After hitting puberty, I’d over-rate sex. I would think that it’s an exciting activity for which couples would manage time every day to spice up their schedule. However, I was awestruck when I heard something like “losing interest in sex.”
Well, whatever the reality— the outcome is— the relationship between the couples detriments. So, are there ways to gain back sexual interest?
I asked myself to wake up and smell the coffee because I was told people don’t have sex every day as it’s like any other usual activity that people may lose interest in doing.
Some call it losing interest in sex; some consider it as losing interest in the partner itself.
Of course, there are legitimate methods for reaching the low-hanging sexual desire and snatching them provided you won’t want to change the course of the relationship.
If you or your partner is reluctant about moving a positive step, the tips are not meant for you; however, you may go on to read otherwise.
Facing the reality
More often than not, the loss of sexual interest or libido has more to do with our psychological state than our physical state.
But before we go on to proceed with enhancing sexual interest, we must face the reality that “we are having the sexual issues in distinguishing a bad sex life from the good one.”

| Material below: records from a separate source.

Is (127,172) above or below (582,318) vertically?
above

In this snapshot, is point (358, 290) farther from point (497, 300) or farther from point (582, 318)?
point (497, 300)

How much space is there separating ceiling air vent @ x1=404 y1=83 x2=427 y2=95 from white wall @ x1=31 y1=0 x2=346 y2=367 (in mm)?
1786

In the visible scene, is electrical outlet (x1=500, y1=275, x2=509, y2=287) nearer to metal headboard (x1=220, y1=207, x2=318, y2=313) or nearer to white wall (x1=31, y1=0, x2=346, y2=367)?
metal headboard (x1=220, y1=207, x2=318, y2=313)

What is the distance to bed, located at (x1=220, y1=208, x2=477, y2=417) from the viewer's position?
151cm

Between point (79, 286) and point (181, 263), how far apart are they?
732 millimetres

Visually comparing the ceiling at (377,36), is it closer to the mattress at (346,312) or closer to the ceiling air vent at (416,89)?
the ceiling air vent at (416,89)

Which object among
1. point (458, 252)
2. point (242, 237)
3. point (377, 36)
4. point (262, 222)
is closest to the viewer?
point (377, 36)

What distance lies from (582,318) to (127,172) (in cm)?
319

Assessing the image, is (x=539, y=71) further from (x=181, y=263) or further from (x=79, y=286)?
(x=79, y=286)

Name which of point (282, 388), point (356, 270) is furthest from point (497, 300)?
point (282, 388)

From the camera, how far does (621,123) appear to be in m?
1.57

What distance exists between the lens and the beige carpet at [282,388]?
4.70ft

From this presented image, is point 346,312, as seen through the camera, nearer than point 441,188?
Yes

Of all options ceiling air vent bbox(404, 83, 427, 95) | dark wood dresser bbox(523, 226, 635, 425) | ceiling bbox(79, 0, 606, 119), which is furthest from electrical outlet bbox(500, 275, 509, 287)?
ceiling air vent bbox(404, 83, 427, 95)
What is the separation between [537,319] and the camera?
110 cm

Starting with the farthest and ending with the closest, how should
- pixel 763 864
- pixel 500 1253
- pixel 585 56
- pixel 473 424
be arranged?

A lot of couples ignore reality because they don’t want to burden their partners with emotional baggage.
If you have created a denying world where you don’t want to speak up about your loss of sexual interest with your partner, you are probably cheating yourself.
Facing reality is important because before you speak about your sexual interest with anyone, you need to answer yourself.
Don’t fall into the trap of your delusion where you believe that “No, I love having sex with my partner” despite not enjoying it.
Get out of the denial mode, and acknowledge the fact that loss of libido is a common issue.
Your relationship is no more special than anyone who is impervious to such disorders; instead, it is just another relationship.
Giving damn to the blood flow
The blood flow in your body is a preamble to a healthy lifestyle which also includes sex life.
Managing blood flow could mean the world to your sex life because the healthy blood flow defines your health, mood, interest, energy, etc.
Start giving plenty of damn to the blood vessels and the blood flow by hitting the gym or other practicing other physical activities.
Cardiovascular activities ensure that the blood vessels stay elastic and dilated well enough to carry blood, nutrients, sexual signals, and responses for boosting the sex life.
Take care of your blood vessels to qualify for the next great sexual session and restore the same.
Giving stress is the final stress
Your sex life will get a severe beating if you have allowed too much stress in your life.
When you stress yourself excessively, you allow the “feel-bad” hormone to spread in the bloodstream which interferes with your sexual mood and urge.
If you wish a long-lasting sexual desire, find out the different ways to get over your stress. After all, stressing the stress could help you regain the lost sexual glory.
See to it that you take a break from the monotonous routine, and add stress-releasing activities for leveling up your sex life.
Taking a stranger’s advice
It’s human nature to take our fellow companions and family members for granted.
We weigh the advice of strangers more than our loved ones. Apply the same rule when it comes to amplifying your sexual interest.
Make new friends on social media (opposite sex if you are straight), and discuss your low sexual interest.
The idea of talking with a stranger is to find out whether you lack sexual interest in general or just with your partner.
I’d advise you to talk out your issue with the sexologist— the best strangers who understand you more than your partner.